> **Excerpt provided**
END OF AN ERA AT WASHFORD
As the Somerset & Dorset Railway Trust opens the doors of its Washford museum for the last time, we talk to its volunteers and find out what gems the group harbours in its collection. MARCHING ORDERS
Profile of the Somerset & Dorset Trust
On one end of the small signal box at Washford station hangs an oval wooden board, white with a black cross on one side, and black on the other, now placed with the black side facing outwards. “I’ve put it like that because we’re in mourning,” says Somerset & Dorset Railway Trust volunteer Peter Trenchard.
It’s an example of the boards that once hung on the outsides of signal boxes to indicate to travelling linemen (Signal & Telegraph electricians) that their services were required, the four possible positions of the board denoting whether all was well, there had been a complete failure of the box’s electric instruments, or some other problem in between.
With the advent of telephone circuits in signal boxes, explains Peter, “most other railways got rid of them after the First World War – but the S&D kept them.
“When you were an isolated railway, you could keep a bit of tradition…”

> **Information supplied**
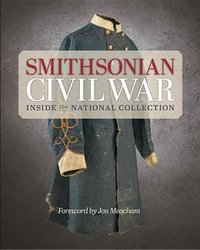 Smithsonian Civil War : Inside the National Collection - Smithsonian Institution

> **What this task involves**
In the Washford museum article, please say after which war most other railways got rid of the signal box boards.

> **Task response**
The First World War.